**Document extract:**
* * * * *
# Agrawal's conjecture

In number theory, Agrawal's conjecture, due to Manindra Agrawal in 2002,[1] forms the basis for the cyclotomic AKS test. Agrawal's conjecture states formally:

Let $n$ and $r$ be two coprime positive integers. If

$(X-1)^n \equiv X^n - 1 \pmod{n, X^r - 1} \,$

then either $n$ is prime or $n^2 \equiv 1 \pmod r$

## Ramifications

If Agrawal's conjecture were true, it would decrease the runtime complexity of the AKS primality test from $\tilde O((\log n)^6)$ to $\tilde O((\log n)^3)$.

## Truth or falsehood

Agrawal's conjecture has been computationally verified for $r < 100$ and $n < 10^{10}$, however a heuristic argument by Carl Pomerance and Hendrik W. Lenstra suggests there is an infinite number of counterexamples.[2] In particular, the heuristic shows that such counterexamples have asymptotic density greater than $\tfrac{1}{n^{\varepsilon}}$ for any $\varepsilon > 0$.
* * * * *
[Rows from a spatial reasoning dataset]
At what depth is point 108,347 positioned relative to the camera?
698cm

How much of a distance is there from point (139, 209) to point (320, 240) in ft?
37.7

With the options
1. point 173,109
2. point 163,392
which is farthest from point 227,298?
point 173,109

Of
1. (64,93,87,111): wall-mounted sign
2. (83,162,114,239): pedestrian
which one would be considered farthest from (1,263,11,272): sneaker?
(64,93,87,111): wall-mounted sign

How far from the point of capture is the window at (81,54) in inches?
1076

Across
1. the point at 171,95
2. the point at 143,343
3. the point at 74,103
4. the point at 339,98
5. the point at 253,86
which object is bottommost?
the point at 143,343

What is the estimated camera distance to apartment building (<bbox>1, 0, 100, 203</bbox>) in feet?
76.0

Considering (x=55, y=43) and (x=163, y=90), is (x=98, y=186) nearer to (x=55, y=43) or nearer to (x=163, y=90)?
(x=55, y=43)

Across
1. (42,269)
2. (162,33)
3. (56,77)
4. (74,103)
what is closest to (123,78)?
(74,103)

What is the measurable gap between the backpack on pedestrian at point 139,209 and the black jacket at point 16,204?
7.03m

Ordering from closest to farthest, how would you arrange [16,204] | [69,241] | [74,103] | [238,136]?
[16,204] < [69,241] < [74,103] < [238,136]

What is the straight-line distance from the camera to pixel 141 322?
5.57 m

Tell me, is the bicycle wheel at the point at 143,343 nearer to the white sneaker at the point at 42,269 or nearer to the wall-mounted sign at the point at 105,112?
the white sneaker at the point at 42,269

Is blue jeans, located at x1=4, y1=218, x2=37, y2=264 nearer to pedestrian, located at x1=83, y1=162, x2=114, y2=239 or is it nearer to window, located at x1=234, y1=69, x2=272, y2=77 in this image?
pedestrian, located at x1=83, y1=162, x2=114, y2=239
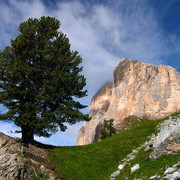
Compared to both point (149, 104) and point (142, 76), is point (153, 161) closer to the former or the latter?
point (149, 104)

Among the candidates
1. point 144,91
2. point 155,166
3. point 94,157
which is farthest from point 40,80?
point 144,91

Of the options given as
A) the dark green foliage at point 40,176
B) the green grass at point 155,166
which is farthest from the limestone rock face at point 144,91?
the green grass at point 155,166

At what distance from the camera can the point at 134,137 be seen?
21875mm

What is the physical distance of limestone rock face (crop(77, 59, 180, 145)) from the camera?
5962cm

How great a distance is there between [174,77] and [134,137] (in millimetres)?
45807

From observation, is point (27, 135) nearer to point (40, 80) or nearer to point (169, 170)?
point (40, 80)

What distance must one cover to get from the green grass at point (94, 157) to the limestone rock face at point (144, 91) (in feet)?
116

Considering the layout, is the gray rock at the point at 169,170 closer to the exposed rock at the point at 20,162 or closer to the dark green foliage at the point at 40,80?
the exposed rock at the point at 20,162

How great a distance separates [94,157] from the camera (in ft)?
60.7

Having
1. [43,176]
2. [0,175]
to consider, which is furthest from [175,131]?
[0,175]

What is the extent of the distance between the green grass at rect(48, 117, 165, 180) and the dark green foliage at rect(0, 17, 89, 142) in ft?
9.56

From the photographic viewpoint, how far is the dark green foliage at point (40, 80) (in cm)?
2075

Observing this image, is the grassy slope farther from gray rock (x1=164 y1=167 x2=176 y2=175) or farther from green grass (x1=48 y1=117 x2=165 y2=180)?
gray rock (x1=164 y1=167 x2=176 y2=175)

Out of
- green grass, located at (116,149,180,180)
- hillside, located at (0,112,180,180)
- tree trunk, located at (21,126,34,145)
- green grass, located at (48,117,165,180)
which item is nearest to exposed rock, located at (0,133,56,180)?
hillside, located at (0,112,180,180)
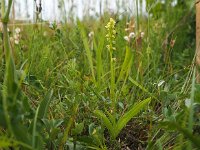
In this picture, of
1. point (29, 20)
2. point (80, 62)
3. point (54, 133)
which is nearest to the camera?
point (54, 133)

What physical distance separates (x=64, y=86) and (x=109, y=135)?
25 centimetres

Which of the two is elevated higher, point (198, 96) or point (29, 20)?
point (29, 20)

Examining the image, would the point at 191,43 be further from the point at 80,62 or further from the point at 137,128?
the point at 137,128

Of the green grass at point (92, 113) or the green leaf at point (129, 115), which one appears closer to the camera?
the green grass at point (92, 113)

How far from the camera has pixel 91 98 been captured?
3.40 feet

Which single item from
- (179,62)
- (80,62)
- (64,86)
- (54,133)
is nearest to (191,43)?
(179,62)

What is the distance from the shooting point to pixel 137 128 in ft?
3.26

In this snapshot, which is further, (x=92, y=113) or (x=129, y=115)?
(x=92, y=113)

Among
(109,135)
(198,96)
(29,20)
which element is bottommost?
(109,135)

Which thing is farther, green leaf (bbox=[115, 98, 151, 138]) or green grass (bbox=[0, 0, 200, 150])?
green leaf (bbox=[115, 98, 151, 138])

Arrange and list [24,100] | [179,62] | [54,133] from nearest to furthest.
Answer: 1. [24,100]
2. [54,133]
3. [179,62]

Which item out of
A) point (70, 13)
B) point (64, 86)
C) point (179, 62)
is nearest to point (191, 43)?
point (179, 62)

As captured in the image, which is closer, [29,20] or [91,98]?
[91,98]

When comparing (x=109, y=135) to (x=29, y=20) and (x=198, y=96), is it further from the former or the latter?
(x=29, y=20)
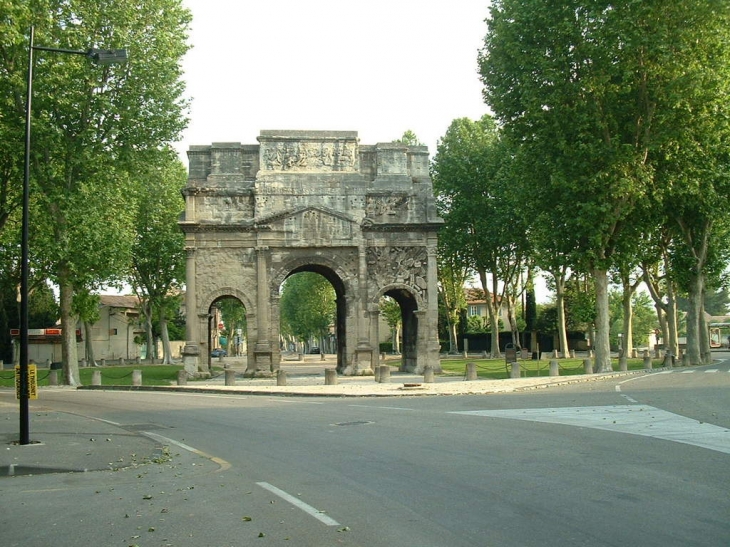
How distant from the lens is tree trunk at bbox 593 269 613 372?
36.6 m

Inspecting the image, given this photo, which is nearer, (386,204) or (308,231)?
(308,231)

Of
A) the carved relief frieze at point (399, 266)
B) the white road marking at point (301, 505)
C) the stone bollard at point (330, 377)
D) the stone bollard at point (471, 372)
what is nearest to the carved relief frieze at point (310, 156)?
the carved relief frieze at point (399, 266)

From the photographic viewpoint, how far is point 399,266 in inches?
1613

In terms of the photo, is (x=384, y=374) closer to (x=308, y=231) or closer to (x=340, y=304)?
(x=340, y=304)

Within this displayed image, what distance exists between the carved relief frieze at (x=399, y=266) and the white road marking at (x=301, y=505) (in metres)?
31.0

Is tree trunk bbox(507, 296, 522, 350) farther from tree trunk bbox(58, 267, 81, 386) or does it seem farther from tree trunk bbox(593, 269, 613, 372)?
tree trunk bbox(58, 267, 81, 386)

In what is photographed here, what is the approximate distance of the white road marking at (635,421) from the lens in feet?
42.4

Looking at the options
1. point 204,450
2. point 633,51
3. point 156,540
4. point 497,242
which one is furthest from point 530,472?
point 497,242

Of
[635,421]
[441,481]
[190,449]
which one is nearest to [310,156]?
[635,421]

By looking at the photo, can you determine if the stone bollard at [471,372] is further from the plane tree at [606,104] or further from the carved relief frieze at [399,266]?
the carved relief frieze at [399,266]

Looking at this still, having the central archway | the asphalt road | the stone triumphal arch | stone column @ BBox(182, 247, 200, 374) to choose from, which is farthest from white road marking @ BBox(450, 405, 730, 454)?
stone column @ BBox(182, 247, 200, 374)

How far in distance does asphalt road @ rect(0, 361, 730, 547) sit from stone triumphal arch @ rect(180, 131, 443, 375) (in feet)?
69.2

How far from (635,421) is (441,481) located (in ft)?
23.8

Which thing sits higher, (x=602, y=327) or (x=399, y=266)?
(x=399, y=266)
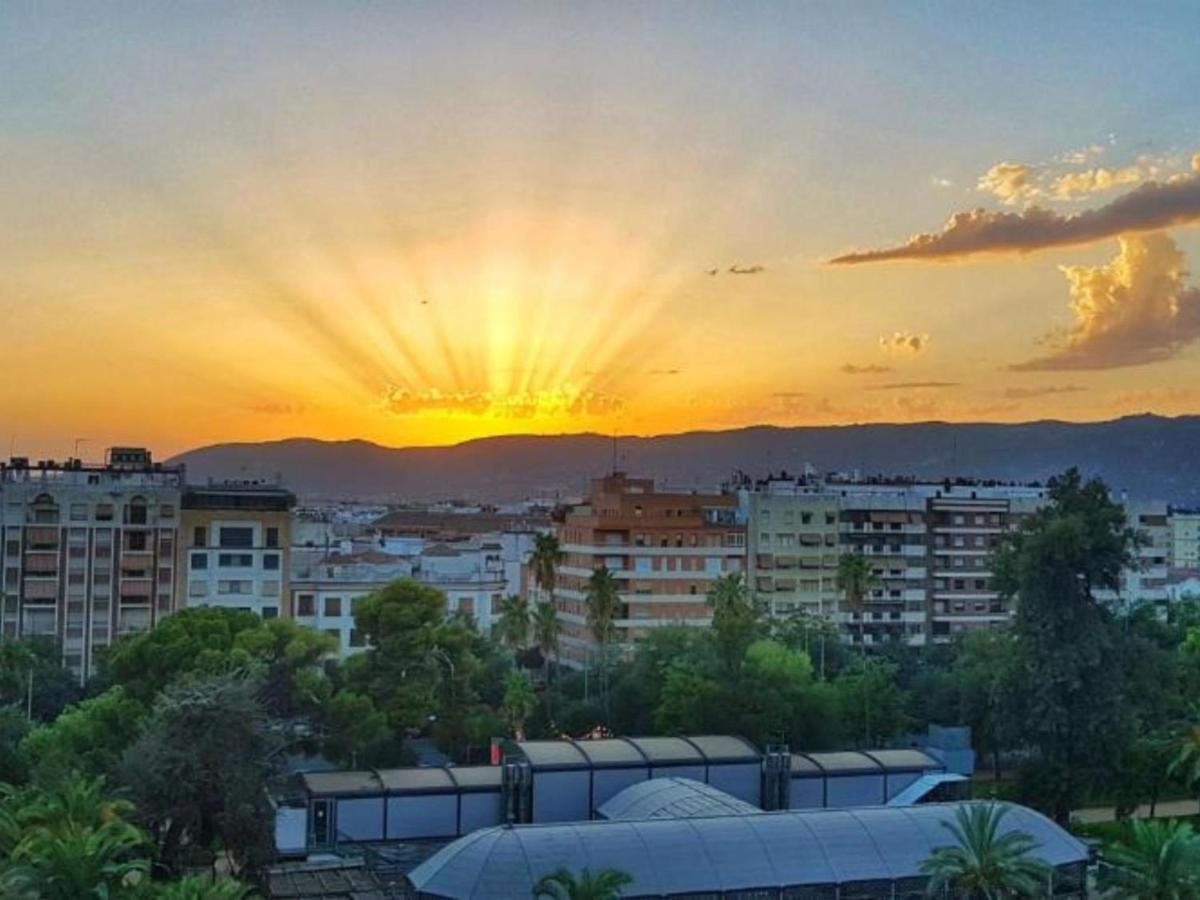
* * * * *
**Work to complete:**
1) In the article on Agrawal's conjecture, who gave the heuristic argument suggesting that there are infinitely many counterexamples?
2) Put this sentence from the article on Agrawal's conjecture into Spanish, keeping the formulas unchanged: "If Agrawal's conjecture were true, it would decrease the runtime complexity of the AKS primality test from $\tilde O((\log n)^6)$ to $\tilde O((\log n)^3)$."
3) Extend the article on Agrawal's conjecture with the passage that would come after its final sentence.

**Results for the exercise:**
1) Carl Pomerance and Hendrik W. Lenstra

2) Si la conjetura de Agrawal fuera cierta, reduciría la complejidad temporal de la prueba de primalidad AKS de $\tilde O((\log n)^6)$ a $\tilde O((\log n)^3)$.

3)
Assuming Agrawal's conjecture is false by the above argument, a modified version (the Agrawal–Popovych conjecture[3]) may still be true:

Let $n$ and $r$ be two coprime positive integers. If

$(X-1)^n \equiv X^n - 1 \pmod{n, X^r - 1}$

and

$(X+2)^n \equiv X^n + 2 \pmod{n, X^r - 1}$

then either $n$ is prime or $n^2 \equiv 1 \pmod{r}$.

## Notes

1. ^ Agrawal, Manindra; Kayal, Neeraj; Saxena, Nitin (2004). "PRIMES is in P". Annals of Mathematics 160 (2): 781–793. doi:10.4007/annals.2004.160.781. JSTOR 3597229.
2. ^ Lenstra, H. W.; Pomerance, Carl. "Remarks on Agrawal’s conjecture.". American Institute of Mathematics. Retrieved 16 October 2013.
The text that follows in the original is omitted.